O que te levou ao mercado dos Estados Unidos, sempre muito inspirador diante da sua diversificação, oportunidades e clientes?
Eu sempre quis trabalhar em Nova York depois da faculdade, tenho facilidade com o inglês e queria sentir a agitação do mercado aqui, especialmente depois de assistir seriados como “Mad Men”. Então, aproveitei o “ano extra” de visto que os Estados Unidos oferece pra quem faz faculdade aqui, parti para a Madison Ave e não saí mais!
E como chegou à Grey?
Acho que expliquei a trajetória toda nas primeiras perguntas.
O que significa estar na Grey NY?
É incrível e às vezes até um pouco surreal. A agência me deu oportunidades que eu nunca poderia imaginar. Aqui é tudo na pura meritocracia, qualquer um tem a chance de mostrar seu potencial. Não tem a questão de idade, ou aquela coisa dos mais novos terem de ficar calados ou só participarem de trabalhos pequenos. A qualidade do trabalho é a única coisa que importa. Fora que trabalhar na headquarters mundial de uma empresa é uma sensação imbatível. A agência fica na frente do prédio histórico de Flatiron, no coração da cidade com vista pro Empire State Building. Às vezes eu sinto que eu vivo dentro de um filme.
Em qual área atua?
Sou redatora sênior na conta da P&G.
Quais são seus planos?
Planejo ficar aqui por mais um tempo, aprendendo, crescendo e produzindo mais ainda. Mas eu sempre gostei de escrever roteiros de cinema, então quero ver se consigo entrar nesse meio eventualmente. Também estou no processo de produzir e dirigir um curta que eu escrevi. As duas indústrias são muito interconectadas, então eu sei que tudo que eu aprendo na publicidade, eu vou poder aplicar de alguma forma no cinema.
Que tipo de adaptação precisou para atuar na Grey?

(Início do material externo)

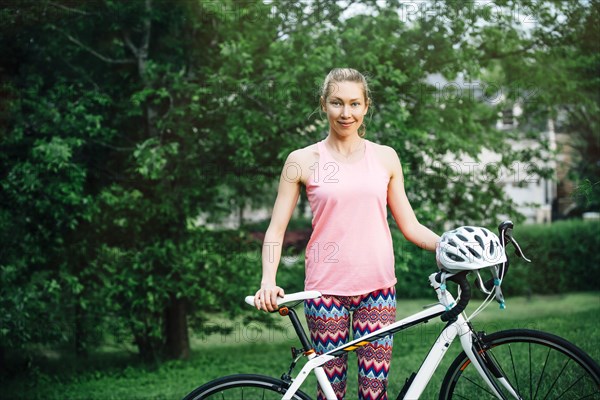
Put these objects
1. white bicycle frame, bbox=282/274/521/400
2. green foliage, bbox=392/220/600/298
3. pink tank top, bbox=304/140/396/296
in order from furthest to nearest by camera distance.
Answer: green foliage, bbox=392/220/600/298
pink tank top, bbox=304/140/396/296
white bicycle frame, bbox=282/274/521/400

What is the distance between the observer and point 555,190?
27016mm

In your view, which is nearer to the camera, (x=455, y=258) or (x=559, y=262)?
(x=455, y=258)

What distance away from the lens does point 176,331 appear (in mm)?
9516

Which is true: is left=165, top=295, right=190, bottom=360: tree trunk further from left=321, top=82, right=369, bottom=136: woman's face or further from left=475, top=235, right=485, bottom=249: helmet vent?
left=475, top=235, right=485, bottom=249: helmet vent

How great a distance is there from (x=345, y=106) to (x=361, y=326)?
2.92 ft

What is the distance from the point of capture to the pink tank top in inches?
114

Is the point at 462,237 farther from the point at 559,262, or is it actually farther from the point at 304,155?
the point at 559,262

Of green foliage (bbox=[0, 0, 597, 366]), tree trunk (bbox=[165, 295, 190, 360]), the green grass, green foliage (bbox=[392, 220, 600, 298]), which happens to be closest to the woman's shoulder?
the green grass

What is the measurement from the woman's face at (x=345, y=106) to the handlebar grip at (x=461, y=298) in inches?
28.9

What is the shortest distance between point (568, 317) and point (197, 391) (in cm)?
809

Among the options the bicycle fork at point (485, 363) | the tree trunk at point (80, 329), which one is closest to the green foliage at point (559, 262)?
the tree trunk at point (80, 329)

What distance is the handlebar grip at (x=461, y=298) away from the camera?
2729 mm

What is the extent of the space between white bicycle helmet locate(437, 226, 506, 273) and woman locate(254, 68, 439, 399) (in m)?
0.26

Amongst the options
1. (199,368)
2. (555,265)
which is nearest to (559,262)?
(555,265)
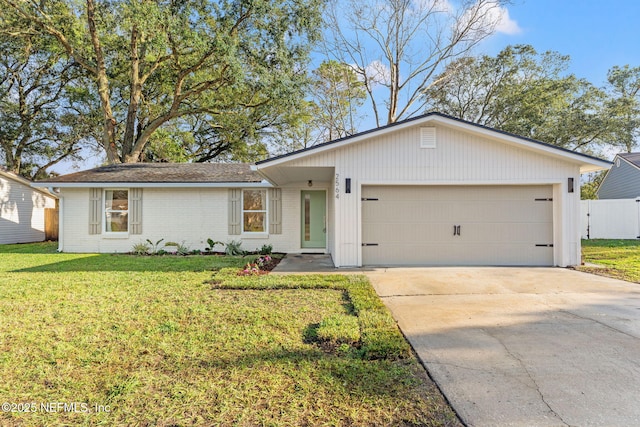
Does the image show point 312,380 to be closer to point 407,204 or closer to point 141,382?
point 141,382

A maior adaptação foi descobrir do que se trata este mundo de publicidade! Aqui tem uma expressão que dizem muito, “fake it till you make it,” ou seja, finja até chegar lá. Quando comecei eu não tinha experiência nenhuma com isso, então tive de pegar o bonde andando e meio que me virar, fingir que eu entendia todos os termos e como tudo funciona. Mas eu sinto que me adaptei rápido, pois fui de estagiária para redatora sênior, só vendendo e produzindo cada ideia.
Quais qualidades dos brasileiros é mais valorizada nos EUA?
Existem muitos brasileiros atuando na publicidade aqui. Acho que a criatividade é uma das maiores. O Brasil é considerado o mercado de onde vêm as ideias mais inusitadas, então os brasileiros que vêm pra cá já têm uma fama de serem ultracriativos. A Grey valoriza muito pessoas de outros países com outras visões de mundo. Só na minha equipe tem uma outra brasileira no planejamento, e o diretor de criação é do México. O fato de sermos todos bilíngues ajuda muito, tanto que produzimos trabalho para toda a América Latina daqui do escritório de NY.